Re: [nova] NUMA live migration - mostly how it's tested

4 Mar 2019


      On 2019/3/3 下午9:18, Sean Mooney wrote:
...
On Sat, 2019-03-02 at 04:38 +0000, Zhong, Luyao wrote:
...
...
在 2019年3月1日，下午9:30，Sean Mooney <smooney@redhat.com> 写道：
...
On Fri, 2019-03-01 at 17:30 +0800, Luyao Zhong wrote:
Hi all,
There was something wrong with the live migration when using 'dedicated'
cpu_policy in my test. Attached file contains the details.
The message body will be so big that it will be held if I attach the
debug info, so I will send another email.
looking at your original email  you stated that
# VM server_on_host1 cpu pinning info
  <cputune>
    <shares>4096</shares>
    <vcpupin vcpu='0' cpuset='43'/>
    <vcpupin vcpu='1' cpuset='7'/>
    <vcpupin vcpu='2' cpuset='16'/>
    <vcpupin vcpu='3' cpuset='52'/>
    <emulatorpin cpuset='7,16,43,52'/>
  </cputune>
  <numatune>
    <memory mode='strict' nodeset='0'/>
    <memnode cellid='0' mode='strict' nodeset='0'/>
  </numatune>
# VM server_on_host2 cpu pinning info (before migration)
  <cputune>
    <shares>4096</shares>
    <vcpupin vcpu='0' cpuset='43'/>
    <vcpupin vcpu='1' cpuset='7'/>
    <vcpupin vcpu='2' cpuset='16'/>
    <vcpupin vcpu='3' cpuset='52'/>
    <emulatorpin cpuset='7,16,43,52'/>
  </cputune>
  <numatune>
    <memory mode='strict' nodeset='0'/>
    <memnode cellid='0' mode='strict' nodeset='0'/>
  </numatune>
however looking at the full domain
server_on_host1 was
<cputune>
    <shares>4096</shares>
    <vcpupin vcpu='0' cpuset='43'/>
    <vcpupin vcpu='1' cpuset='7'/>
    <vcpupin vcpu='2' cpuset='16'/>
    <vcpupin vcpu='3' cpuset='52'/>
    <emulatorpin cpuset='7,16,43,52'/>
  </cputune>
but server_on_host2 was
<cputune>
    <shares>4096</shares>
    <vcpupin vcpu='0' cpuset='2'/>
    <vcpupin vcpu='1' cpuset='38'/>
    <vcpupin vcpu='2' cpuset='8'/>
    <vcpupin vcpu='3' cpuset='44'/>
    <emulatorpin cpuset='2,8,38,44'/>
assuming the full xml attached for server_on_host2 is correct
then this shows that the code is working correctly as it nolonger overlaps.
--- --- ---
## [REQUIREMENT 1]
In the NUMA live migration thread, which cpu_policy was in use when the live migration went wrong?

## [PROVIDED MATERIAL]
--- --- ---
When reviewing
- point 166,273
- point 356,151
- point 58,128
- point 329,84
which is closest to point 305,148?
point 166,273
--- --- ---
## [REQUIREMENT 2]
Please print every line of all the entries above word for word.

## [CORRECT RESULT 1]
The 'dedicated' cpu_policy.

## [CORRECT RESULT 2]
When reviewing
- point 166,273
- point 356,151
- point 58,128
- point 329,84
which is closest to point 305,148?
point 166,273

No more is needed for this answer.